Mention the name Elizabeth Warren and you are bound to raise the blood pressure of executives in Delaware and elsewhere.
The Massachusetts senator, presidential candidate and longtime critic of the banking and student loan industries, turned her attention yesterday to the debate over companies operating as monopolies and duopolies.
She was especially critical of the merger between Bayer and Monsanto, but also questioned the key component of the DowDuPont merger-spinoff – the business now known as Corteva Agriscience.
Warren said that between Corteva and the bulked-up Bayer, the two companies have a 75 percent market share of some market segments. Also in the mix is the merger of Syngenta and China’s national chemical company.
Warren’s remarks are aimed at farmers in swing states like Iowa, Minnesota and Wisconsin, who worry about monopoly pricing and hardball tactics in enforcing seed patents that looking for leftover seeds from the previous season.
Politifact, which does a good job of checking out campaign rhetoric, said Warren was half right.
The wave of mergers has produced agribusiness behemoths with large market shares.

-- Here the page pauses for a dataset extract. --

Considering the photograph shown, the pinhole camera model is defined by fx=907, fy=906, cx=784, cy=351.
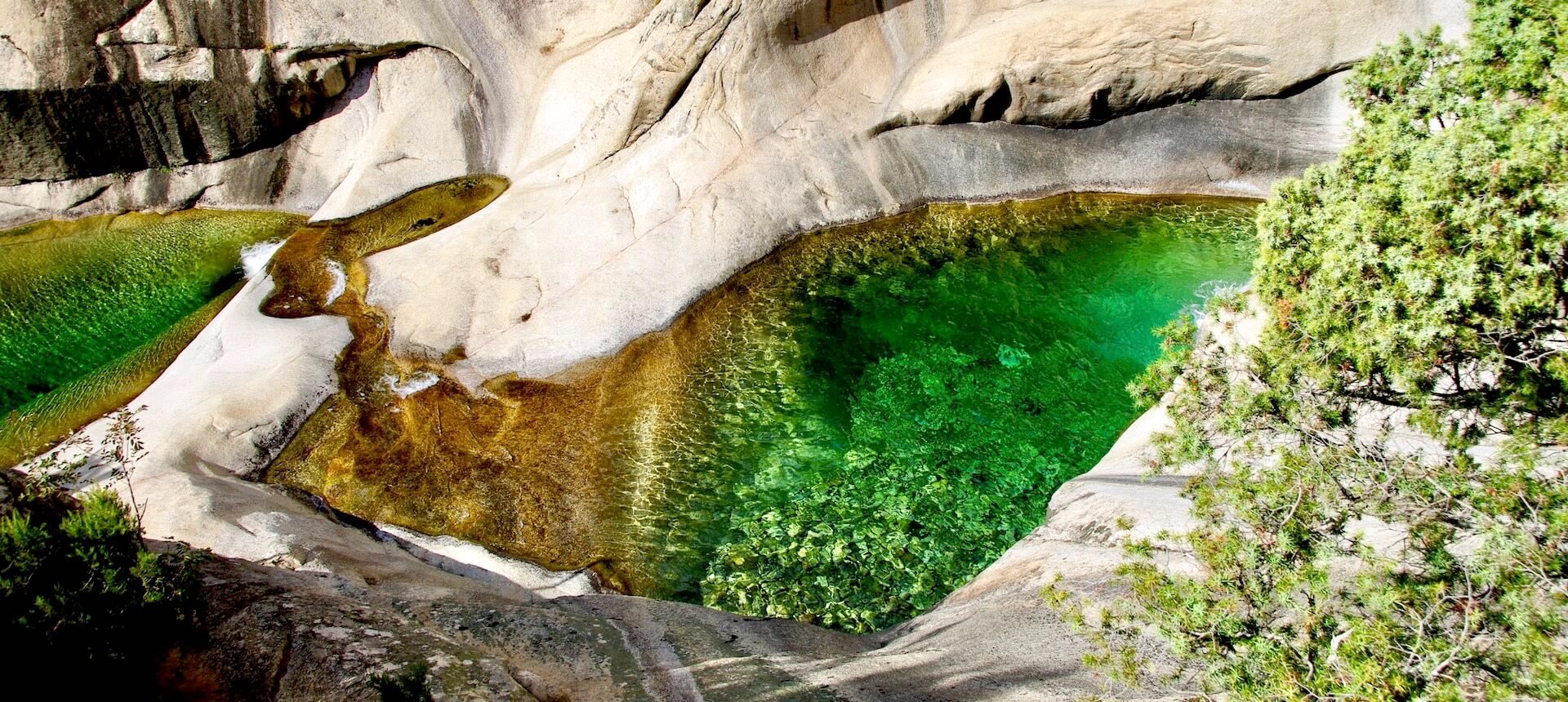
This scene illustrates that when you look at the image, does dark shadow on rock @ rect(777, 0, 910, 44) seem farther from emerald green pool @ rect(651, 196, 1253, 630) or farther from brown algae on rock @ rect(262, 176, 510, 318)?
brown algae on rock @ rect(262, 176, 510, 318)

The impact of duopolies, such as Dow DuPont and Bayer, is debatable. But rarely do two big guys have a knockdown drag out pricing fight in an attempt to gain a few points in market share.
One industry expert said the biggest danger may be “price signaling,” defined as one company boosting prices, with the other quickly following suit.
Where Warren was off base, according to Politifact, came in her assertion that mergers were rubber stamped.
The DowDuPont and Monsanto-Bayer mergers went through a long process both in the U.S and overseas.
In order to meet antitrust demands, DowDuPont was forced to shed a highly lucrative business to FMC. Luckily for Delaware, the company kept the research side of the business at the Stine-Haskell site in Newark.
Warren took on another company with operations in the region, poultry giant Tyson, which has a processing plant in Virginia.
Will Warren, an admirer of the last trust-busting president, Teddy Roosevelt, gain any headway in a crowded field?
That remains to be seen. But give her credit for coming up with an issue worthy of debate. – Doug Rainey, chief content officer.